Miami Doctor Accused of Attacking Uber Driver Calls It 'Biggest Mistake of My Life'
Anjali Ramkissoon was placed on administrative leave from her medical job.
-- The Florida doctor captured on video lashing out at an Uber driver in downtown Miami says she is ashamed of her actions and says she and her family have been targeted since the video's release.
"I see a person that is not me. I’m ashamed," Anjali Ramkissoon said today on "Good Morning America" of the video that shows her berating the driver of another customer's Uber. "I still can’t watch the entire video."
"Every time someone brings it up or tries to ask me, 'What was happening at this point?,' I just, I can’t," she said.
Ramkissoon, a fourth-year neurology resident, can be seen in the video berating the driver, trying to hit him, and throwing items out of the window of the passenger seat, and ultimately trying to knee the driver.
"In the moment I was just so angry. I wasn’t really thinking and if I could take it back I would," Ramkissoon said. "There is absolutely no excuse for my actions. I am ashamed. I am so sorry. I've hurt so many people with this."
Ramkisson says her father was admitted to the hospital that day and, just minutes before the incident, she and her boyfriend of two years had split.
"I was extremely stressed out that day," she said. "It was probably one of the worst days of my life and I was caught at my lowest moment.

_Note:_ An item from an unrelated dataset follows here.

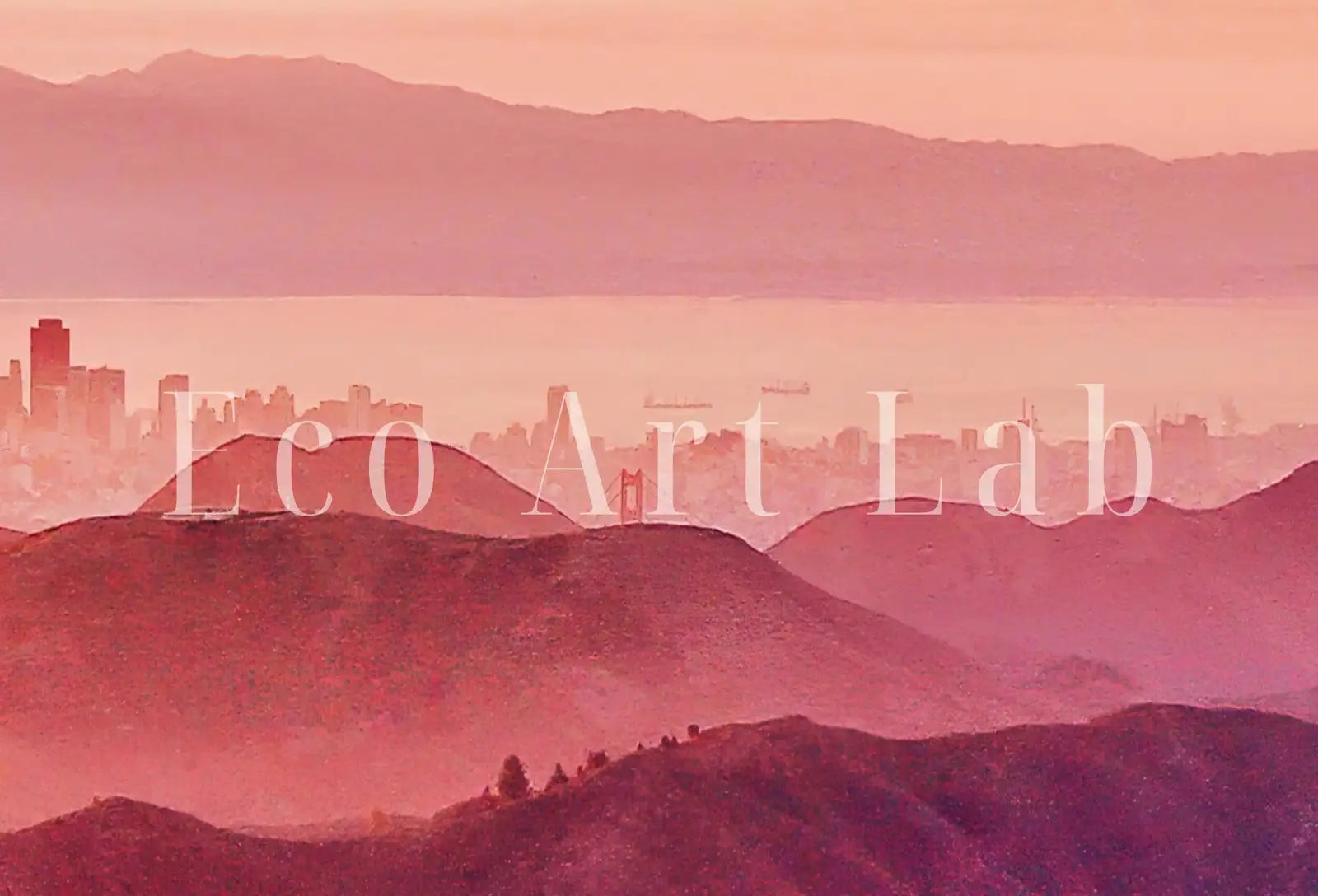 Second included artwork preview from San Francisco California Sunset Landscape Digital Painting. Colorful California Printable Art. Evening Mountains Landscape Wall Art. featuring various scenes.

Nothing like this has ever happened."
"I made a huge mistake, the biggest mistake of my life, and that person is not me," Ramkissoon said.
Yes,” Ramkissoon replied when asked if she’d been drinking. "I’d actually driven to that place that night but I did not want to drive my car home so I left my car there and that was why I was trying to get the Uber to get home."
The customer who ordered the Uber car that Ramkissoon tried to get in filmed the heated incident on a cellphone and posted the video on YouTube.
Ramkissoon, who can be heard telling the Uber driver, "I'm getting really like belligerent right now," says she was cyberbullied after the video's release.
"My family was targeted. Their address was leaked," she said. "I’ve received messages telling me that I should kill myself, that I should have been raped that night."
"I think it’s ridiculous and I’m here to own up to what I did," Ramkissoon said. "I’m taking responsibility for it and I’m asking for forgiveness."
The Uber driver declined to press charges against Ramkissoon, for which she says she is "grateful." Uber told ABC News they’ve suspended Ramkissoon’s account while the incident is investigated.
"We actually settled while we were out there. I paid for the damages and I apologized to him and he accepted my apology," Ramkissoon said. "I’m so thankful that he did not press charges, that he did not have me arrested."
Ramkissoon has been placed on administrative leave and removed from all clinical duties, by her employer, the Jackson Health System. An internal investigation is underway to "determine if any disciplinary action will be taken, up to and including termination," a hospital spokesperson told ABC News last week.
"Yes I’m on administrative leave from my job right now but at the same time, this has not just affected my career, it’s also affected my family. It’s affected my personal life," Ramkissoon said. "I get it. I did something extremely horrible and I'm also extremely sorry for it."
When asked how she can move forward from the incident, Ramkissoon says she hopes she can stand as a lesson to others.
"I did it and I’m ashamed of what I did and this would never happen again," she said. "At the same time, I think that I should also speak out to send a message out to people and the public to be careful and use my story as a lesson to be careful what you do in public because the things that we do can be taped and we can have to suffer severe ramifications for these things."